"Il y avait une manifestation hier qui était réussie, c'est évident"

Chaque semaine, La Tribune décrypte une phrase ou une citation qui marque un temps fort de l'actualité politique, sociale ou économique.

Au lendemain des manifestations du 24 juin, qui ont rassemblé entre 800.000 et 1,9 million de personnes, le secrétaire général de FO, Jean-Claude Mailly, a déclaré sur i-Télé : "il y avait une manifestation, hier, qui était réussie, c'est évident." Voilà une petite phrase bien anodine, et qui, à première vue, ne dit pas autre chose qu'une évidence, ou plutôt deux : primo, c'était "une" manifestation, sous-entendu "parmi d'autres", mais qui, secundo, "à l'évidence", a mobilisé beaucoup plus de Français que n'importe laquelle des manifestations en 2010.

"Jean-Claude Mailly a compris qu'il s'était bien passé quelque chose ce 24 juin", dit Jean-Marc Le Gall, conseil en stratégie sociale. Mais dans la bouche du leader de l'organisation syndicale qui a refusé de s'allier au mouvement unitaire, c'est déjà beaucoup moins anodin. "En "free rider" des mouvements sociaux, Jean-Claude Mailly est en train, l'air de rien, au détour d'une petite déclaration qui ne paie pas de mine, de faire amende honorable et de se rallier", dit encore Jean-Marc Le Gall.

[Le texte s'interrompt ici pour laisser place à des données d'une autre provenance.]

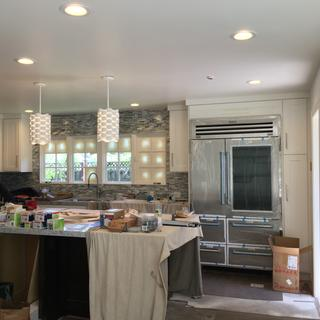 Lack of detail and make the piece looks cheap, not recommended for high end kitchen.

De la part du premier syndicat dans la fonction publique, c'est là aussi, important, car c'est l'annonce d'un rassemblement public-privé de grande ampleur : "de la réduction des effectifs au gel des rémunérations pendant trois ans, en passant par une harmonisation progressive de leur régime de retraite sur celui des salariés du privé, les racines du mécontentement dans la fonction publique sont multiples et sont peut-être en train de s'agréger, lit Pierre-Eric Tixier, sociologue et professeur à Sciences po. Et en ce sens, ce mouvement a des traits communs avec celui de 1995." En somme, entre les lignes, germe peut-être une mobilisation de grande ampleur pour septembre.

Pourtant, cette petite phrase dit aussi quelque chose de moins glorieux sur FO : "ce revirement qui ne dit pas son nom souligne en creux l'énigme qu'est la stratégie de FO", décrypte Pierre-Éric Tixier. "En vertu de quelle rationalité a-t-elle tenu à avoir une position distincte des autres organisations, sachant que les positions autonomistes des syndicats sont toujours critiquées par les salariés ?", se demande Pierre-Eric Tixier. Ce qui est sûr, c'est qu'il reconnaît implicitement que le succès de ces manifestations invalide cette stratégie. Elle dit aussi la grande impuissance des organisations syndicales qui, comme le gouvernement, ont perdu toute maîtrise des mobilisations sociales, comme l'explique encore le sociologue. Plus personne n'est capable de dire si la mobilisation sera massive ou non, ni quelles sont la nature et l'intensité du rapport de force qui se construit. Chacun en est réduit à faire de la météo sociale en constatant a posteriori ce qui se passe chez les Français.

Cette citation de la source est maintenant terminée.